Какими бы симпатичными и красивыми ни казались мне твои любимицы спереди, я так и не смогла привыкнуть к их виду сзади. Хвосты их торчали кверху, открывая для всеобщего обозрения неровный кружок бледно-розовой кожи. Эта кожа время от времени раздвигалась, и оттуда выскакивала порция черных горошков, точно шарики жевательной резинки из автомата. Я подумывала, как бы это повесить им всем под хвостами по мешочку, чтобы исследовать вопрос о том, точно ли у каждой девочки горохи имеют особый запах и особую форму. Время от времени то одна, то другая дама останавливалась прямо посреди дороги, чуть приседала на задних ногах и напускала лужу. Я следила, как остроконечный отросточек кожи с желобком посередине определяет направление желтой струи. Потом на самом кончике оставалась висеть маленькая капелька жидкости, пахнущей теплым яблочным муссом, а иногда и липкая горошинка.

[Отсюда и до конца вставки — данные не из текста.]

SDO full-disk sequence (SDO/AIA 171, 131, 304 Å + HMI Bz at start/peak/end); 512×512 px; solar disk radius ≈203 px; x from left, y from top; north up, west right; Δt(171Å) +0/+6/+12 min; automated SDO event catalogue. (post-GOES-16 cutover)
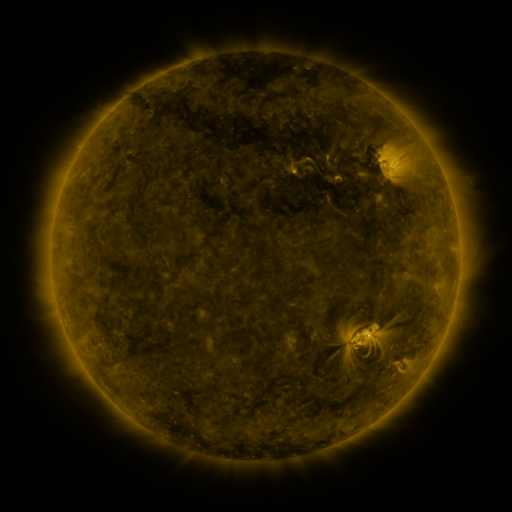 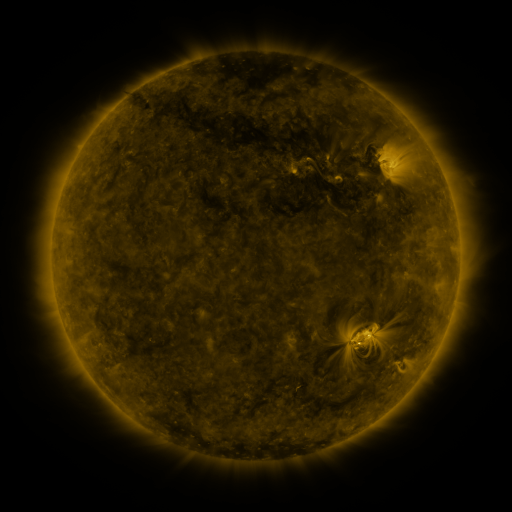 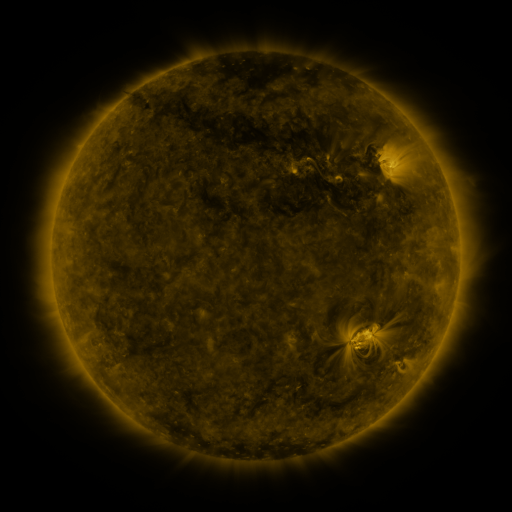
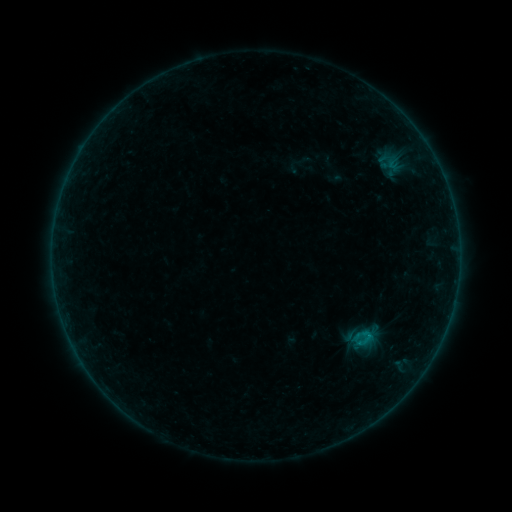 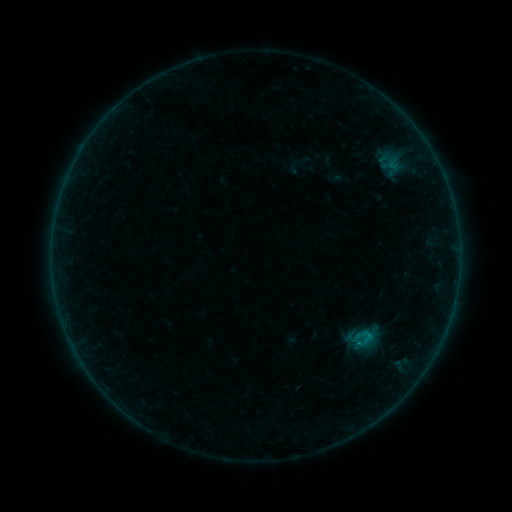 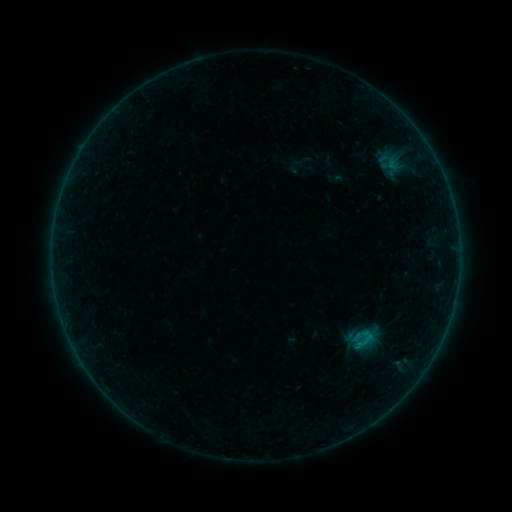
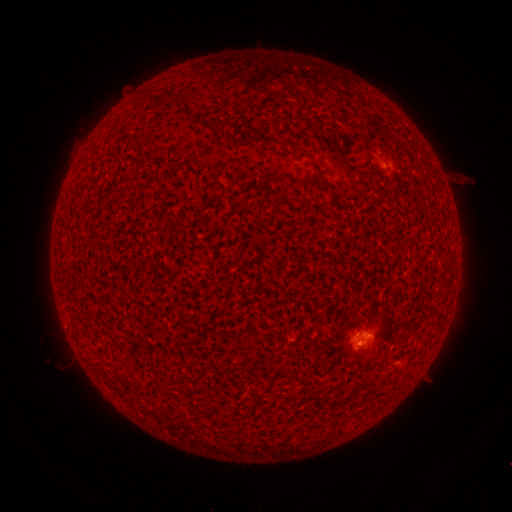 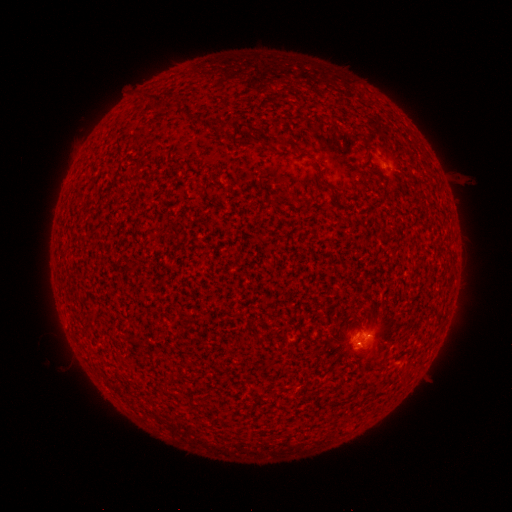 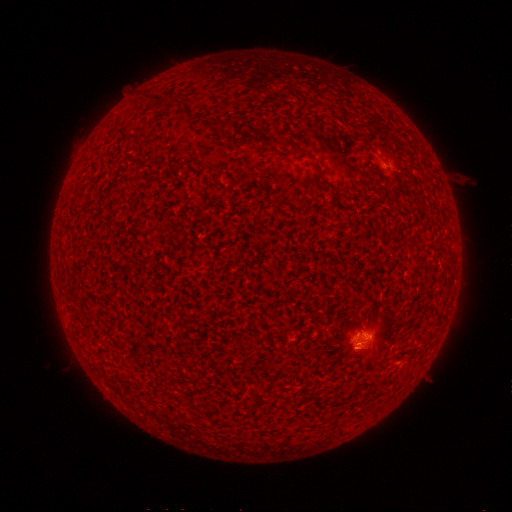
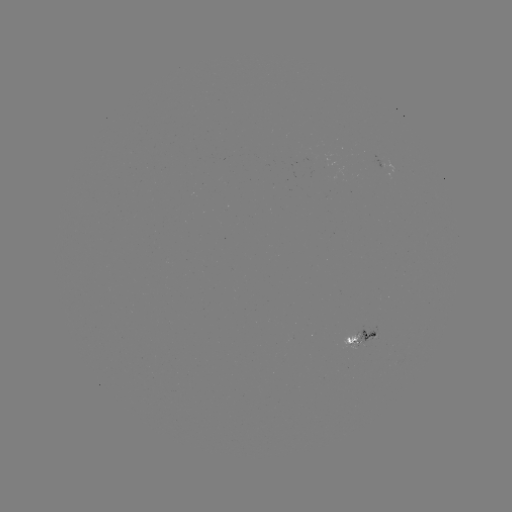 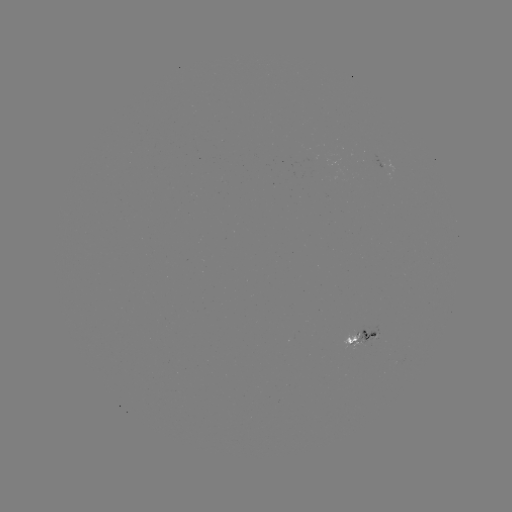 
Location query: B3.9 flare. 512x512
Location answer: (358, 345).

— Come on, baby[10], оставь его в покое, — орала я на Эмили, у которой, одной из немногих, хвост висел вниз, целомудренно прикрывая все интересные места. Эмили, любившая к нам ласкаться, была не только лапушкой, но и забиякой. Она налетала на всех собак, попадавших в поле ее зрения, и собаки, поскуливая, убегали от нее прочь. Вот и теперь при виде тощего кобелька, которого вел на поводке хозяин, шерсть у нее на загривке встала дыбом и она приготовилась напасть на пса. Тот, дрожа от страха, спрятался за спину человека — бледного мужчины с тонкими губами, которого я встречала здесь довольно часто и вначале принимала за женщину. При ходьбе он слегка косолапил. В этой безжизненной деревне он бросался в глаза своей необычностью, с этой шапочкой прямых, тщательно зачесанных назад волос и курчавыми бакенбардами. Собака нервно крутилась вокруг хозяйских ног, пока хозяин, обмотанный поводком и с трудом сохраняющий равновесие, отгонял от себя бодливую Эмили. При этом он несколько раз взвизгнул высоким голосом.
— Эмили, come on!
Эмили оставила собаку в покое и поскакала изящными прыжками вдогонку своим товаркам. Мы миновали последний дом и последние ящики герани. Я вздохнула с облегчением. Приложив руки ко рту рупором, я крикнула тебе:
— И за что ты так любишь этих чертовых теток?